A população em situação de rua no Brasil

Enviada em 22/06/2020

A Carta Magna de 1988 assegura o direito à moradia e ao bem-estar social a todos os cidadãos. Contudo, a existência de pessoas em situação de rua evidencia que nem todos conseguem gozar desse direito constitucional. Nesse contexto, a perpetuação dessa realidade reflete um quadro desafiador para parte da população brasileira, cujas raízes desse problema encontram-se atreladas a eventos históricos, contribuindo para a promoção de preconceitos a essa população até os dias atuais.
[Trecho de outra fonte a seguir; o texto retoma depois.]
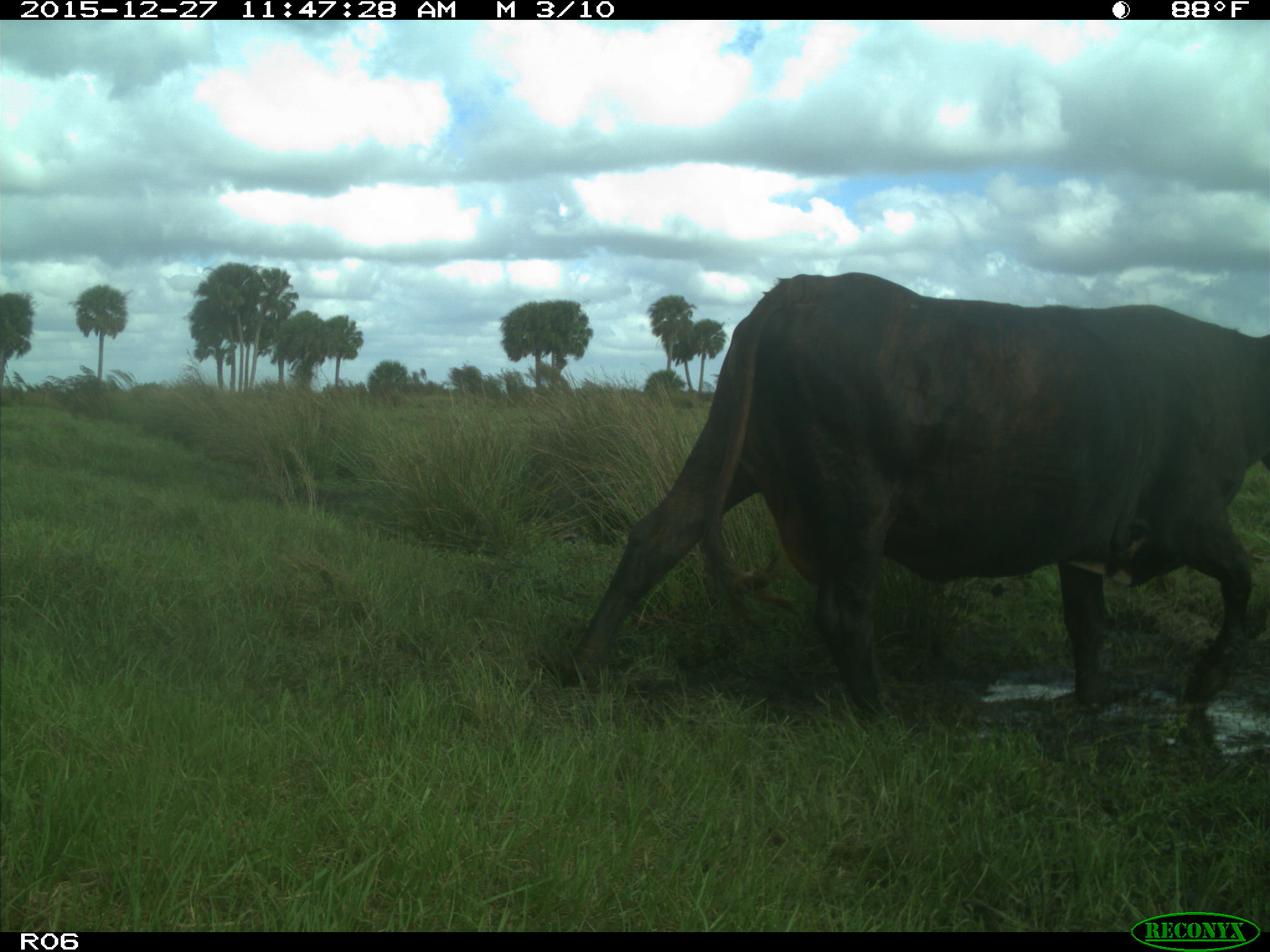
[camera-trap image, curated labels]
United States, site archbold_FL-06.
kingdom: Animalia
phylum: Chordata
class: Mammalia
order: Artiodactyla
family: Bovidae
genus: Bos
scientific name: Bos taurus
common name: domestic cow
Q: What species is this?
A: Bos taurus (domestic cow).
Mormente, é evidente que a existência de uma grande população de rua, atualmente, deve-se, principalmente, a desigualdade social promovida por eventos históricos. Desde que a escravidão acabou, em 1889, a população negra ficou desamparada pelo governo vigente e não recebeu nenhum tipo de auxílio governamental para se inserir na sociedade, impedindo-se de reestruturar suas vidas. Nesse sentido, a demografia que recém havia sido libertada da escravidão, terminou em subempregos e residindo em lugares de intensa vulnerabilidade ou nas ruas. Tristemente, tais rastilhos históricos são encontrados, ainda, nos tempos atuais. Dados divulgados em 2008 pelo antigo Ministério do Desenvolvimento Social e Combate à Fome apontam que cerca de 70% da demografia de rua é negra, o que indicia as consequências de um passado escravocrata e desigual. Destarte, é urgente medidas de reinserção social para alterar esse panorama que, além de inconstitucional, é desumano.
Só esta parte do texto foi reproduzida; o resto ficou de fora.